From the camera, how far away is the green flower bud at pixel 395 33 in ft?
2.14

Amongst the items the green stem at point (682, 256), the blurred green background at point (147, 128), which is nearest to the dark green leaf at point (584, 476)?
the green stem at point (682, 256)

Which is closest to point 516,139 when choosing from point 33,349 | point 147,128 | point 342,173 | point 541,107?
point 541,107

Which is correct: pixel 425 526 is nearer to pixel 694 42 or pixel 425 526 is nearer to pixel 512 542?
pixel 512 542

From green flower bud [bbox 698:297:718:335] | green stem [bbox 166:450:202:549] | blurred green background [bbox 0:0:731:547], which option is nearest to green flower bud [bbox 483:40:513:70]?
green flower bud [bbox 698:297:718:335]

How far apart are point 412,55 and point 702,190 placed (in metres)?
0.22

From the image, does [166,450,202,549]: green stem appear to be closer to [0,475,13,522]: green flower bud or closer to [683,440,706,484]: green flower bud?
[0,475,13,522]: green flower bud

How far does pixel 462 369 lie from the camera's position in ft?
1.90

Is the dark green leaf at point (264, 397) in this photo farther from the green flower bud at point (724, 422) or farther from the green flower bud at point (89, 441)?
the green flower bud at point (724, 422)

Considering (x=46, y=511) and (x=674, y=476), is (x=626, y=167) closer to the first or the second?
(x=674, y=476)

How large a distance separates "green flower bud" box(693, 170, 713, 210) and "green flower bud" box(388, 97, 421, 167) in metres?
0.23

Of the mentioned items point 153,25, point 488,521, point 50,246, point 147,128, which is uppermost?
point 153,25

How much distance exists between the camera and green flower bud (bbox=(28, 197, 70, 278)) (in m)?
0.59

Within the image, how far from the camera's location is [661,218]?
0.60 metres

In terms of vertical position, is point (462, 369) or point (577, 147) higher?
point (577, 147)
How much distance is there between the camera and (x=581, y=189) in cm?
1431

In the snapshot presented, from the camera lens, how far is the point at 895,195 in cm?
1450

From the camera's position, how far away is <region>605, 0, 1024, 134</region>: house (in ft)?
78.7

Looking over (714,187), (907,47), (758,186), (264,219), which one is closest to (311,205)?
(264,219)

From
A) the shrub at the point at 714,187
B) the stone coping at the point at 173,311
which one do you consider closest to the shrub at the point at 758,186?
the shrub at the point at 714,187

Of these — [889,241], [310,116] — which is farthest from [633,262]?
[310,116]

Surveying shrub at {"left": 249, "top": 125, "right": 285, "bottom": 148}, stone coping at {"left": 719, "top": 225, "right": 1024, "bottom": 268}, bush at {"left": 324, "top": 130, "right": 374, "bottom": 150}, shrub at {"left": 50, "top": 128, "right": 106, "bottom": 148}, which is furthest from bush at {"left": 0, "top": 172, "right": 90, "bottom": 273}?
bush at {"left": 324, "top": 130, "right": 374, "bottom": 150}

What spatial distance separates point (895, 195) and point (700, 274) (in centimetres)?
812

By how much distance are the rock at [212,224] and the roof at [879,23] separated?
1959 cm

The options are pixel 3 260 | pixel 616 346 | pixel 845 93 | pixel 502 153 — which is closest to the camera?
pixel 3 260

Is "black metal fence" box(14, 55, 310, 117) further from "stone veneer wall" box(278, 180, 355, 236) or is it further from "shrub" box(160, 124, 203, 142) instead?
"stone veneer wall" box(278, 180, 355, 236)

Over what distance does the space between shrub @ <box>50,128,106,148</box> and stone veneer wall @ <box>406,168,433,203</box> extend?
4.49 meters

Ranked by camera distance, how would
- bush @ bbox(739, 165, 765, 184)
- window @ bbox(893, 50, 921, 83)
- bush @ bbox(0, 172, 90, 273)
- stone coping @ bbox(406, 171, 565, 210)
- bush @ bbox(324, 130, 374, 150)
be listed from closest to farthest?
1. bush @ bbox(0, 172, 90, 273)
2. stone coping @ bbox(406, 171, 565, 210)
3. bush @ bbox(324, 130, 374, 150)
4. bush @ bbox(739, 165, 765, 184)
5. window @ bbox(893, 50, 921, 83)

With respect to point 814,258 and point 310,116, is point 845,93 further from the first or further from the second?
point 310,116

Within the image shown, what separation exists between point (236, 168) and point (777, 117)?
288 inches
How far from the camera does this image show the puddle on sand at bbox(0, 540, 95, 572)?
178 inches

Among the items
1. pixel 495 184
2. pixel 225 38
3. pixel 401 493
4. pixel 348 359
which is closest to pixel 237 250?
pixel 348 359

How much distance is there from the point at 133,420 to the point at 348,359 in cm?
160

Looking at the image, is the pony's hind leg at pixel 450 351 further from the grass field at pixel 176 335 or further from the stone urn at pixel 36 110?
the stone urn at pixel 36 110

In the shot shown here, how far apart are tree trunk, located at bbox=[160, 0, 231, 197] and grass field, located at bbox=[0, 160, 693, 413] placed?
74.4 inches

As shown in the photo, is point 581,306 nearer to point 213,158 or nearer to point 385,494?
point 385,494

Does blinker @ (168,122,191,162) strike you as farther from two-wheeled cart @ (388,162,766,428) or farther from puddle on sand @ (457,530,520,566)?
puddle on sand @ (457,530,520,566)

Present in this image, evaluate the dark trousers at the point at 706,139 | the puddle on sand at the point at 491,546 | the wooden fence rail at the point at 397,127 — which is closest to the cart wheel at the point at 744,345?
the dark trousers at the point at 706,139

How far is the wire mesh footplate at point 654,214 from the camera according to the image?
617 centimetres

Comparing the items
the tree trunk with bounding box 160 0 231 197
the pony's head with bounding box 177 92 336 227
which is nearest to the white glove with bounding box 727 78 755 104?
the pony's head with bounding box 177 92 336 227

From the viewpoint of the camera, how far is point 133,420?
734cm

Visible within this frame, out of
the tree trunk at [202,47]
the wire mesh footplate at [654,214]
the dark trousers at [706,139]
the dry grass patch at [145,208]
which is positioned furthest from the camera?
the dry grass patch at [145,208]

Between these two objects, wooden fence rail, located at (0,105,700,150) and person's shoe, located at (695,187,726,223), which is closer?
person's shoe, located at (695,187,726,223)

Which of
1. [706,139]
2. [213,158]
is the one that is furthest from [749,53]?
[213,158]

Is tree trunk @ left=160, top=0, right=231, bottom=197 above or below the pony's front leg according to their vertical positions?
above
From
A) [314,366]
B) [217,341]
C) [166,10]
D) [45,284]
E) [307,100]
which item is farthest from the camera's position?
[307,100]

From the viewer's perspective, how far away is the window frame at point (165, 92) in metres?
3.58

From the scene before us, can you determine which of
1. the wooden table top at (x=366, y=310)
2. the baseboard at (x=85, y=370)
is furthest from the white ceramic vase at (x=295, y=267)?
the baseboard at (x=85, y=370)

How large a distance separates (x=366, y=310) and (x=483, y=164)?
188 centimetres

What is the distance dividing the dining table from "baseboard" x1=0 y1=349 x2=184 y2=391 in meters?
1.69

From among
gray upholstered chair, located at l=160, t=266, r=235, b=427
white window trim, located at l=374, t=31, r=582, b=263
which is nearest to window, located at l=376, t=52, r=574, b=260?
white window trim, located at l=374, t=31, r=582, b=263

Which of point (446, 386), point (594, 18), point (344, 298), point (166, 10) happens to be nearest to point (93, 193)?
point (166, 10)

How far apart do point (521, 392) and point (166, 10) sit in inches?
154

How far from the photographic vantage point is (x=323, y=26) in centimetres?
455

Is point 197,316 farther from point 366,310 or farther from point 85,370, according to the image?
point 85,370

■ ■ ■ ■

Task to complete
Switch every "dark green leaf" in the data above to "deep green leaf" and give all the lines again, with nothing else changed.

Response
From the camera, how far away is the green flower bud at pixel 395 33 in ft?
2.14

Amongst the items the green stem at point (682, 256), the blurred green background at point (147, 128), which is nearest to the deep green leaf at point (584, 476)?
the green stem at point (682, 256)

Which is closest to point 516,139 when choosing from point 33,349 | point 147,128 | point 342,173 | point 541,107?
point 541,107

Which is correct: pixel 425 526 is nearer to pixel 694 42 or pixel 425 526 is nearer to pixel 512 542?
pixel 512 542

From green flower bud [bbox 698:297:718:335] | green stem [bbox 166:450:202:549] | blurred green background [bbox 0:0:731:547], which option is nearest to green flower bud [bbox 483:40:513:70]?
green flower bud [bbox 698:297:718:335]

How far apart are point 412,55 and point 702,190 placed (in metres)?
0.22

From the image, does [166,450,202,549]: green stem appear to be closer to [0,475,13,522]: green flower bud or closer to [683,440,706,484]: green flower bud?
[0,475,13,522]: green flower bud

How far does pixel 462 369 lie from the camera's position in ft?
1.90

Is the deep green leaf at point (264, 397) in this photo farther from the green flower bud at point (724, 422) or farther from the green flower bud at point (89, 441)?
the green flower bud at point (724, 422)

Considering (x=46, y=511) and (x=674, y=476), is (x=626, y=167) closer to the first or the second?
(x=674, y=476)

How large a distance separates "green flower bud" box(693, 170, 713, 210) and "green flower bud" box(388, 97, 421, 167) in metres?
0.23

Of the mentioned items point 153,25, point 488,521, point 50,246, point 147,128, which is uppermost?
point 153,25

How much distance exists between the camera and green flower bud (bbox=(28, 197, 70, 278)) (in m)?
0.59

Within the image, how far from the camera's location is [661,218]?
0.60 metres

In terms of vertical position, is point (462, 369) or point (577, 147) higher?
point (577, 147)
How much distance is there between the camera and (x=581, y=189) in cm?
1431

In the snapshot presented, from the camera lens, how far is the point at 895,195 in cm?
1450

From the camera's position, how far away is <region>605, 0, 1024, 134</region>: house (in ft)?
78.7

Looking over (714,187), (907,47), (758,186), (264,219), which one is closest to (311,205)?
(264,219)

From
A) the shrub at the point at 714,187
B) the stone coping at the point at 173,311
which one do you consider closest to the shrub at the point at 758,186?
the shrub at the point at 714,187

Of these — [889,241], [310,116] — which is farthest from [633,262]?
[310,116]

Surveying shrub at {"left": 249, "top": 125, "right": 285, "bottom": 148}, stone coping at {"left": 719, "top": 225, "right": 1024, "bottom": 268}, bush at {"left": 324, "top": 130, "right": 374, "bottom": 150}, shrub at {"left": 50, "top": 128, "right": 106, "bottom": 148}, which is furthest from bush at {"left": 0, "top": 172, "right": 90, "bottom": 273}?
bush at {"left": 324, "top": 130, "right": 374, "bottom": 150}

What spatial distance separates point (895, 195) and point (700, 274) (in centimetres)?
812

By how much distance are the rock at [212,224] and the roof at [879,23] separated?
1959 cm

The options are pixel 3 260 | pixel 616 346 | pixel 845 93 | pixel 502 153 — which is closest to the camera?
pixel 3 260

Is "black metal fence" box(14, 55, 310, 117) further from "stone veneer wall" box(278, 180, 355, 236) or is it further from "shrub" box(160, 124, 203, 142) instead?
"stone veneer wall" box(278, 180, 355, 236)

Over what distance does the space between shrub @ <box>50,128,106,148</box> and stone veneer wall @ <box>406,168,433,203</box> extend?
4.49 meters

Ranked by camera distance, how would
- bush @ bbox(739, 165, 765, 184)
- window @ bbox(893, 50, 921, 83)
- bush @ bbox(0, 172, 90, 273)
- stone coping @ bbox(406, 171, 565, 210)
- bush @ bbox(324, 130, 374, 150)
be listed from closest to farthest?
1. bush @ bbox(0, 172, 90, 273)
2. stone coping @ bbox(406, 171, 565, 210)
3. bush @ bbox(324, 130, 374, 150)
4. bush @ bbox(739, 165, 765, 184)
5. window @ bbox(893, 50, 921, 83)

With respect to point 814,258 and point 310,116, is point 845,93 further from the first or further from the second?
point 310,116

Within the image shown, what separation exists between point (236, 168) and point (777, 117)?
288 inches
How far from the camera does this image show the puddle on sand at bbox(0, 540, 95, 572)?
178 inches

Among the items
1. pixel 495 184
2. pixel 225 38
3. pixel 401 493
4. pixel 348 359
which is closest to pixel 237 250?
pixel 348 359

How much distance is there from the point at 133,420 to the point at 348,359 in cm?
160

Looking at the image, is the pony's hind leg at pixel 450 351 further from the grass field at pixel 176 335 or further from the stone urn at pixel 36 110?
the stone urn at pixel 36 110

In the shot shown here, how far apart are tree trunk, located at bbox=[160, 0, 231, 197] and grass field, located at bbox=[0, 160, 693, 413] placed?
74.4 inches

As shown in the photo, is point 581,306 nearer to point 213,158 or nearer to point 385,494?
point 385,494

Does blinker @ (168,122,191,162) strike you as farther from two-wheeled cart @ (388,162,766,428) or farther from puddle on sand @ (457,530,520,566)?
puddle on sand @ (457,530,520,566)

Present in this image, evaluate the dark trousers at the point at 706,139 | the puddle on sand at the point at 491,546 | the wooden fence rail at the point at 397,127 — which is closest to the cart wheel at the point at 744,345?
the dark trousers at the point at 706,139

How far is the wire mesh footplate at point 654,214 from the camera according to the image?
617 centimetres

Comparing the items
the tree trunk with bounding box 160 0 231 197
the pony's head with bounding box 177 92 336 227
which is nearest to the white glove with bounding box 727 78 755 104?
the pony's head with bounding box 177 92 336 227

From the viewpoint of the camera, how far is point 133,420?
734cm

Visible within this frame, out of
the tree trunk at [202,47]
the wire mesh footplate at [654,214]
the dark trousers at [706,139]
the dry grass patch at [145,208]
which is positioned furthest from the camera?
the dry grass patch at [145,208]

Between these two objects, wooden fence rail, located at (0,105,700,150) and person's shoe, located at (695,187,726,223), which is closer?
person's shoe, located at (695,187,726,223)

Which of
1. [706,139]
2. [213,158]
is the one that is furthest from [749,53]?
[213,158]

Is tree trunk @ left=160, top=0, right=231, bottom=197 above or below the pony's front leg according to their vertical positions?
above
From
A) [314,366]
B) [217,341]
C) [166,10]
D) [45,284]
E) [307,100]
which item is farthest from the camera's position?
[307,100]

From the viewer's perspective, how far away is the window frame at point (165, 92) in metres?
3.58

From the scene before us, can you determine which of
1. the wooden table top at (x=366, y=310)
2. the baseboard at (x=85, y=370)
is furthest from the white ceramic vase at (x=295, y=267)?
the baseboard at (x=85, y=370)

How large a distance separates (x=366, y=310) and (x=483, y=164)?
188 centimetres

What is the distance dividing the dining table from "baseboard" x1=0 y1=349 x2=184 y2=391 in meters?
1.69

From among
gray upholstered chair, located at l=160, t=266, r=235, b=427
white window trim, located at l=374, t=31, r=582, b=263
which is nearest to window, located at l=376, t=52, r=574, b=260?
white window trim, located at l=374, t=31, r=582, b=263

Which of point (446, 386), point (594, 18), point (344, 298), point (166, 10) happens to be nearest to point (93, 193)?
point (166, 10)

How far apart do point (521, 392) and point (166, 10) sit in inches?
154

How far from the photographic vantage point is (x=323, y=26) in centimetres?
455

Is point 197,316 farther from point 366,310 or farther from point 85,370, according to the image?
point 85,370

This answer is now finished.